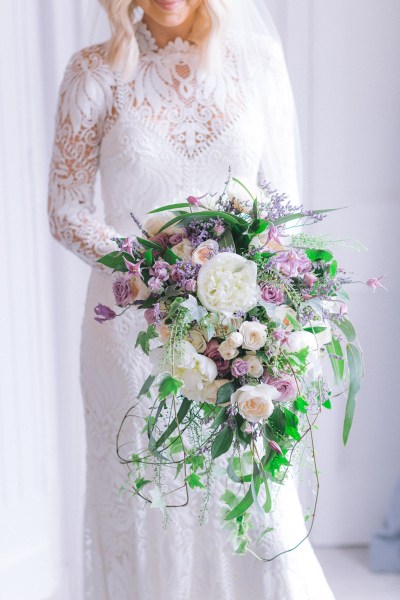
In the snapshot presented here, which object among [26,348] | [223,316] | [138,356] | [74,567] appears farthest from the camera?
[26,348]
* * *
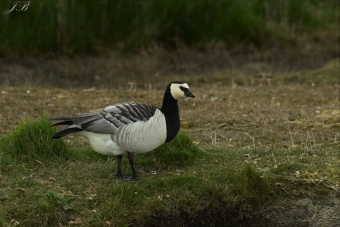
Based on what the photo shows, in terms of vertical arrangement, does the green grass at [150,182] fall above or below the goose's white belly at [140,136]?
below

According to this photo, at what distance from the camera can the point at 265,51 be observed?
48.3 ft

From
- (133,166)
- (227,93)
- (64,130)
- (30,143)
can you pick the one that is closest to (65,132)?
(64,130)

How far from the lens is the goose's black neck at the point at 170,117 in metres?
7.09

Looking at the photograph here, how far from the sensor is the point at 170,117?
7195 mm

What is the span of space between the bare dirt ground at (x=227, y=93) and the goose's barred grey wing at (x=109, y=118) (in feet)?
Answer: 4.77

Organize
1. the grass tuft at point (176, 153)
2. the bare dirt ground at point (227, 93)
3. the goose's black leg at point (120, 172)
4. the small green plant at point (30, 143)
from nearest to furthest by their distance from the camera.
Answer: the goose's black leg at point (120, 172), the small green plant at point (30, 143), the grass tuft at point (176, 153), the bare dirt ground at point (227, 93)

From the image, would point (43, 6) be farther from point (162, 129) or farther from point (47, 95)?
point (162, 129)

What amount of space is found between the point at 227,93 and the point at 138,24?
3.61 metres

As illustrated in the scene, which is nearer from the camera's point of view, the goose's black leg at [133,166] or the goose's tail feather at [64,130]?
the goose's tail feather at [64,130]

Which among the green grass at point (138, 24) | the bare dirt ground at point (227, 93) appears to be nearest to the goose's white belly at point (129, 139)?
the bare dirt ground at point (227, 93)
* * *
Exercise brief -
Tally the lines in the data above that contain the string "among", matching case exactly. Reply with the number alone.

Exercise output -
2